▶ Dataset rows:
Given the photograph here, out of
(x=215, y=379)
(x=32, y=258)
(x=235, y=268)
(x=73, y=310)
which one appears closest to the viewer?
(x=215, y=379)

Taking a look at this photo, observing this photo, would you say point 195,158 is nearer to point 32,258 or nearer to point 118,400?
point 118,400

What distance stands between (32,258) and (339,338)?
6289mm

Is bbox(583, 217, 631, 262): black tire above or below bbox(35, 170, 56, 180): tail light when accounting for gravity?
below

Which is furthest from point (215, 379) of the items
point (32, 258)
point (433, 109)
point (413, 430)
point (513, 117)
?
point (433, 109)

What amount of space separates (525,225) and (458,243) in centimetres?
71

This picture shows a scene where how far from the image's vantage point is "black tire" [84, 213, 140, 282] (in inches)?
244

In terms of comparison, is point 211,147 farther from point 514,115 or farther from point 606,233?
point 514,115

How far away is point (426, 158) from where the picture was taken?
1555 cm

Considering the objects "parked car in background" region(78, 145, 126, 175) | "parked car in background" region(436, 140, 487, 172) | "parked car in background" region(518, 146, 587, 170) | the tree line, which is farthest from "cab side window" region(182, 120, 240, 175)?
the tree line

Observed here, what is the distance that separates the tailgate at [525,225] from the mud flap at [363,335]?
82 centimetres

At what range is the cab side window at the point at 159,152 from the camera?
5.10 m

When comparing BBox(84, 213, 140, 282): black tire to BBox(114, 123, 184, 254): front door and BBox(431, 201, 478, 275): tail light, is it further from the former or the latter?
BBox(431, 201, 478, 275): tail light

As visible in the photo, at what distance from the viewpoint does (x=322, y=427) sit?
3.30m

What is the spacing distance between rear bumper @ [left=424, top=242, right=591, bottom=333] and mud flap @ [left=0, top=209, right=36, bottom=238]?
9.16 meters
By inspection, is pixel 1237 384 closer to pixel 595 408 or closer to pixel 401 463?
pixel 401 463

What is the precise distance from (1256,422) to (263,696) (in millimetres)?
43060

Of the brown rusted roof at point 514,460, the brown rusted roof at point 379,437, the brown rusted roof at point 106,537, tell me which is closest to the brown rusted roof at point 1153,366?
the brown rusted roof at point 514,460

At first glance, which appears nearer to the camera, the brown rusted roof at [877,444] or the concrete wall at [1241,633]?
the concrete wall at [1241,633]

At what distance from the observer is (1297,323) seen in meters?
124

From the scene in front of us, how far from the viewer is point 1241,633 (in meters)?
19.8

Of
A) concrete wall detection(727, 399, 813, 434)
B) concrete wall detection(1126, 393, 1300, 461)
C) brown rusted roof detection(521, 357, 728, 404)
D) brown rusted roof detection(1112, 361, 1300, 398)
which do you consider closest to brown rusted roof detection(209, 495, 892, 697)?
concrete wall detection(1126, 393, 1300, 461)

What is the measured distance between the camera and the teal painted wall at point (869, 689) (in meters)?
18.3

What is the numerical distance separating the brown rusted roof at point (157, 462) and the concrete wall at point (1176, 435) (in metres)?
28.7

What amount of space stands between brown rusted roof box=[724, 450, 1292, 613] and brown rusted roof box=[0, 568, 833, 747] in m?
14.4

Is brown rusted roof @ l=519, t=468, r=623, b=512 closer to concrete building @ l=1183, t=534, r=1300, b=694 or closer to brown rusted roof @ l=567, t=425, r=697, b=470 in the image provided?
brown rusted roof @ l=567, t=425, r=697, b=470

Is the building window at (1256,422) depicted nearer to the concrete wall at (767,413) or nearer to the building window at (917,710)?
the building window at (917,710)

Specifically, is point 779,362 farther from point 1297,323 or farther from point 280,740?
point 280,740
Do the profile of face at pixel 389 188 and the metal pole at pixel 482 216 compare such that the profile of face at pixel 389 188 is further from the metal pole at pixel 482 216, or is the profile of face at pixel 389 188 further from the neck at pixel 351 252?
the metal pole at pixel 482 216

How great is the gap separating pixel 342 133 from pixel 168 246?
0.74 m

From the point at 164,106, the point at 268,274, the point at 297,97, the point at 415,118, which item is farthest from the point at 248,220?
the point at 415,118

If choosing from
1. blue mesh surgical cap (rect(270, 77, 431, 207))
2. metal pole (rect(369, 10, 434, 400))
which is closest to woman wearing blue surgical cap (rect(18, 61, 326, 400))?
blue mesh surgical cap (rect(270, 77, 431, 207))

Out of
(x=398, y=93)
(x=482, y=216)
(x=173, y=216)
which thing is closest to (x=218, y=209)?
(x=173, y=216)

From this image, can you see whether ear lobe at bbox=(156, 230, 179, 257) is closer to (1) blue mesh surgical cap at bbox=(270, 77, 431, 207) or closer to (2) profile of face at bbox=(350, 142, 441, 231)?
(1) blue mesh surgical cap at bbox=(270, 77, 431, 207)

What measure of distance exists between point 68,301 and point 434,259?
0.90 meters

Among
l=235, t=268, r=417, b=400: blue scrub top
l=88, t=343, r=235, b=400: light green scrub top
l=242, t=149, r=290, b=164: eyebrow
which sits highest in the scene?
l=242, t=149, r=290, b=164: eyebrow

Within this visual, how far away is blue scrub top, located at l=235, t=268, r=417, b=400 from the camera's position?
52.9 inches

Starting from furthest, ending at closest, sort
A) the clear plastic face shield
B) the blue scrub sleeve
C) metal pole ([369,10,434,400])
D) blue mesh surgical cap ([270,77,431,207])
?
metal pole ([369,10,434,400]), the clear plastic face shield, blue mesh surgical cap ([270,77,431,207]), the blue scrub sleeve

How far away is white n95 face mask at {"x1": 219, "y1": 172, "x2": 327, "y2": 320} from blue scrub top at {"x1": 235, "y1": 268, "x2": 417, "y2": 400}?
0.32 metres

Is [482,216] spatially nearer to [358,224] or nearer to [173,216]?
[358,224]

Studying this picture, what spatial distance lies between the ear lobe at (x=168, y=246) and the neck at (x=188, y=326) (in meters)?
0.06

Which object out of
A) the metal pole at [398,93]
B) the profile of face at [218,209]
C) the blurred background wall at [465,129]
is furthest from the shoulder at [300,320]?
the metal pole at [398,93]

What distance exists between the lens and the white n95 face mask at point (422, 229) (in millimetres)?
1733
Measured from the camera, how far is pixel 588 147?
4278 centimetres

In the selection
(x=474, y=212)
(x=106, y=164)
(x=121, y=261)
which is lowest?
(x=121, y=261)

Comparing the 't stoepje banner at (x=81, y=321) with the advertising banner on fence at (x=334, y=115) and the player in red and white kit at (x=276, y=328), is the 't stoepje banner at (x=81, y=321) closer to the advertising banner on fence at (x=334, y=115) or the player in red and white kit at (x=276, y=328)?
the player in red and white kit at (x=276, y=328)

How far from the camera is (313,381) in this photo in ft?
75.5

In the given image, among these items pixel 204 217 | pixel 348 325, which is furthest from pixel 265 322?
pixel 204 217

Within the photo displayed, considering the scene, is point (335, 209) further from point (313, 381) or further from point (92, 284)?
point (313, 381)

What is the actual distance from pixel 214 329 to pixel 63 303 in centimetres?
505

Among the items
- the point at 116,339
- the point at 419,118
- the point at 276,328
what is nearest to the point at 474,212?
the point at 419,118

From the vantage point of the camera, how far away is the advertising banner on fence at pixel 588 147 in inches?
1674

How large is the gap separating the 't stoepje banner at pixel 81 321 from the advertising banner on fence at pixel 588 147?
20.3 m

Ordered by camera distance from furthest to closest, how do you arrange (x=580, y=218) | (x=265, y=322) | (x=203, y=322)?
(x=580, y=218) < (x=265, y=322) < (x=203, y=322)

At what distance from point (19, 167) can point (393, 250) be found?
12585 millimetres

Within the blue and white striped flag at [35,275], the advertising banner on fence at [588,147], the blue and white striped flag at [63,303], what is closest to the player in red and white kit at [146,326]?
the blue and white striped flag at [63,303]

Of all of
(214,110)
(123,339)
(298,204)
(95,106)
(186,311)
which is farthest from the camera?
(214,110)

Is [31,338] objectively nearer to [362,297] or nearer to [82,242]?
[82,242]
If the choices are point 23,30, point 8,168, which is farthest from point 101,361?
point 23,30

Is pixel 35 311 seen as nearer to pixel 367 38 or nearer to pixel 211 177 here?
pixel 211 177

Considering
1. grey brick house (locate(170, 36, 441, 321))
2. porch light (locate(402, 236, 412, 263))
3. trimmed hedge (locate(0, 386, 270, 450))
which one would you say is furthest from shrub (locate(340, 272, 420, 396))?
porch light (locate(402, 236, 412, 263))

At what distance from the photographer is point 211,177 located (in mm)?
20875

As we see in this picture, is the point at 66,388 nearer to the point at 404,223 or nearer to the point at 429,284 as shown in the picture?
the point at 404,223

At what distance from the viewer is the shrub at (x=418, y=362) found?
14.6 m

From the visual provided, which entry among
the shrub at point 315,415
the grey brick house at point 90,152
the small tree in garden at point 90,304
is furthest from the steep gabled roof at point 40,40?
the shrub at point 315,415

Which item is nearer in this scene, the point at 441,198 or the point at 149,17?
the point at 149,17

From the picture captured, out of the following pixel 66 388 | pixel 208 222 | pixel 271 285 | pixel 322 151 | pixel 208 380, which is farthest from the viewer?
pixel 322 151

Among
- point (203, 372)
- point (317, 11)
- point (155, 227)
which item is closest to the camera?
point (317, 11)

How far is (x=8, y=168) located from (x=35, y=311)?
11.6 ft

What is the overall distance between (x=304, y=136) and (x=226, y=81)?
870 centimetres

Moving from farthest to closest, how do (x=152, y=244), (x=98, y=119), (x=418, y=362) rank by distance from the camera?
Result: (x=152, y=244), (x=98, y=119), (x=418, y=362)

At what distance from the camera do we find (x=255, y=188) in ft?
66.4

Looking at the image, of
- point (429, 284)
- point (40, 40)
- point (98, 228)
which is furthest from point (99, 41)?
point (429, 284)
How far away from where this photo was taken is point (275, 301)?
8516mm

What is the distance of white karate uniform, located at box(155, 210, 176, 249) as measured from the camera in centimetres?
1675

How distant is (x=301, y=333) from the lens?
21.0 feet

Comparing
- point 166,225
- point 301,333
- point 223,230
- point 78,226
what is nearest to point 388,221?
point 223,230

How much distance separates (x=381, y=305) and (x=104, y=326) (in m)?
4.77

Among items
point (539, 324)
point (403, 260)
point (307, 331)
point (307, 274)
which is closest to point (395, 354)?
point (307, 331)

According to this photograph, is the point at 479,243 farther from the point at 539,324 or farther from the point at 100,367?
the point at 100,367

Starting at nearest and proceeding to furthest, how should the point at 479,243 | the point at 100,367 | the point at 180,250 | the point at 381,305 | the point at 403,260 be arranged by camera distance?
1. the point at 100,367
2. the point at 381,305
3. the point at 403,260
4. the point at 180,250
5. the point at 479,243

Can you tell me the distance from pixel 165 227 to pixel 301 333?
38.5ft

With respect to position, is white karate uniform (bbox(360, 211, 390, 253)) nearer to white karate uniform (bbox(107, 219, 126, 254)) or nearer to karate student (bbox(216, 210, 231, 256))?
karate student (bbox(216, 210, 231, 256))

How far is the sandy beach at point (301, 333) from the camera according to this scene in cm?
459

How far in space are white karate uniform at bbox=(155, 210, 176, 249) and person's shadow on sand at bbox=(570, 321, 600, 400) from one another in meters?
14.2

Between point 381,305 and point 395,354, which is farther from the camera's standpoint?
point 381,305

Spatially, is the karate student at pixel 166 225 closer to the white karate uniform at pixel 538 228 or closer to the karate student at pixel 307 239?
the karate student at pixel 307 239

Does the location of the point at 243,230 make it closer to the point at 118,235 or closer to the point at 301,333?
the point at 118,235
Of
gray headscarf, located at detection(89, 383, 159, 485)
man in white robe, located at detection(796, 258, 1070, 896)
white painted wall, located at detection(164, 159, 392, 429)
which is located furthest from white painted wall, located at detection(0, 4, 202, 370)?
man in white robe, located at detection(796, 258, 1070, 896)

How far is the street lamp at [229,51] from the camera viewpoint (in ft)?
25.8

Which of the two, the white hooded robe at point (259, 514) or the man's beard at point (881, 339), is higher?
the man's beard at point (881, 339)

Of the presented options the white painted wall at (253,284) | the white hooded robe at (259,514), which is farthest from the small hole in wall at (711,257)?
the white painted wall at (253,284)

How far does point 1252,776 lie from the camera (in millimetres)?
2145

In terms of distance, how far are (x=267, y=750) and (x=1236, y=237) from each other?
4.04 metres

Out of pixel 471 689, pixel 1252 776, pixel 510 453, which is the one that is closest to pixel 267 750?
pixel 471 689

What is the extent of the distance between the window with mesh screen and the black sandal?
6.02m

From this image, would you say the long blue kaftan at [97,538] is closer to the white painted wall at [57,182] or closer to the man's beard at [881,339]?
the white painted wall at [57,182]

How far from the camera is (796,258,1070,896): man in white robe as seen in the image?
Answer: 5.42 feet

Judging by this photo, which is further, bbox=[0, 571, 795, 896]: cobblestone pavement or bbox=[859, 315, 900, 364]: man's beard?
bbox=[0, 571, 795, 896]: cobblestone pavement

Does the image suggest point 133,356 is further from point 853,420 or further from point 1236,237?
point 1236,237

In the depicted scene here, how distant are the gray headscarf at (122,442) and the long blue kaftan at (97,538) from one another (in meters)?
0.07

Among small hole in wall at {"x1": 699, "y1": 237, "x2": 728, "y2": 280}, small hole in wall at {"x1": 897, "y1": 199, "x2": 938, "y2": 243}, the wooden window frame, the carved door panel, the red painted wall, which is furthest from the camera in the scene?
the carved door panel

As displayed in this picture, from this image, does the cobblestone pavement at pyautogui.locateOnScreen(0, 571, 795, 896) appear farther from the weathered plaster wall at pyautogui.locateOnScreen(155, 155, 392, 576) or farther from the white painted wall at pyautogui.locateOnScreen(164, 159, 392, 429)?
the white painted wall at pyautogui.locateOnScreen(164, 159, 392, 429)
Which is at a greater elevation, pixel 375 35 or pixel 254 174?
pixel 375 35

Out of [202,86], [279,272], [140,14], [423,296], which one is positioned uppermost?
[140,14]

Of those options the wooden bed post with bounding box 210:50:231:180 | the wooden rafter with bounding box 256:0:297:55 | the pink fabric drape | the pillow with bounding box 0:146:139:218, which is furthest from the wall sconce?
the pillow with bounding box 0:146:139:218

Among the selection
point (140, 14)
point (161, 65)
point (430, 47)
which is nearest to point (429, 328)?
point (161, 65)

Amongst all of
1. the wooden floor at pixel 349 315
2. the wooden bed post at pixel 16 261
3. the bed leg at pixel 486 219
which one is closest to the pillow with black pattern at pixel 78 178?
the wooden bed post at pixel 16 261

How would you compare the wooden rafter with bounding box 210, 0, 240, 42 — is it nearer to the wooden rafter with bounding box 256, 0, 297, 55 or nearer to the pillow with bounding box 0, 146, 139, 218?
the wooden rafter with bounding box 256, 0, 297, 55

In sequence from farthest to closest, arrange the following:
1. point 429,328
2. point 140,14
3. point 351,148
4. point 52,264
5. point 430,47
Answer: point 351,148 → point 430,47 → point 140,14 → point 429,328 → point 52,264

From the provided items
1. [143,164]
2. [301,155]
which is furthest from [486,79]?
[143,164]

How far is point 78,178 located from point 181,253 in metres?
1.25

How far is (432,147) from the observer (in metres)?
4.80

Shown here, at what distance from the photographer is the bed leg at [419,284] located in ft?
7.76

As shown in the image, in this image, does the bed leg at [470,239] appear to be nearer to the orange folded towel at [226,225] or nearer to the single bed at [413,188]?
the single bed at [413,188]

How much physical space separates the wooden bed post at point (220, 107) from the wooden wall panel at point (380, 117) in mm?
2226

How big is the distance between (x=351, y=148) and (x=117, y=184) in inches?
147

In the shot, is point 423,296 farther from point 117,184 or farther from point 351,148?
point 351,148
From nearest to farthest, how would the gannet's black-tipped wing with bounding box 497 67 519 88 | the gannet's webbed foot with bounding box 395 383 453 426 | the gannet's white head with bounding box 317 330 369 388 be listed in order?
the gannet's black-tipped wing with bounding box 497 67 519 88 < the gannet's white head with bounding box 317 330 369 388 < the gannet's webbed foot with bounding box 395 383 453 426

▶ SHORT TASK: Write out again, unchanged, every line from the line containing "How far is point" to the final line of the material above.

▶ ANSWER TO THIS EXERCISE:
How far is point 78,178 located from point 181,253 in metres?
1.25

How far is (432,147) from the observer (in metres)?
4.80

Shown here, at what distance from the photographer is the bed leg at [419,284] located in ft?
7.76

As shown in the image, in this image, does the bed leg at [470,239] appear to be nearer to the orange folded towel at [226,225] or nearer to the single bed at [413,188]?
the single bed at [413,188]

How much physical space separates the wooden bed post at point (220, 107) from the wooden wall panel at point (380, 117) in mm?
2226

How big is the distance between (x=351, y=148) and (x=117, y=184) in inches?
147

In the shot, is point 423,296 farther from point 117,184 or farther from point 351,148?
point 351,148
From nearest to farthest, how would the gannet's black-tipped wing with bounding box 497 67 519 88 | the gannet's webbed foot with bounding box 395 383 453 426 | the gannet's white head with bounding box 317 330 369 388 be listed in order?
the gannet's black-tipped wing with bounding box 497 67 519 88 < the gannet's white head with bounding box 317 330 369 388 < the gannet's webbed foot with bounding box 395 383 453 426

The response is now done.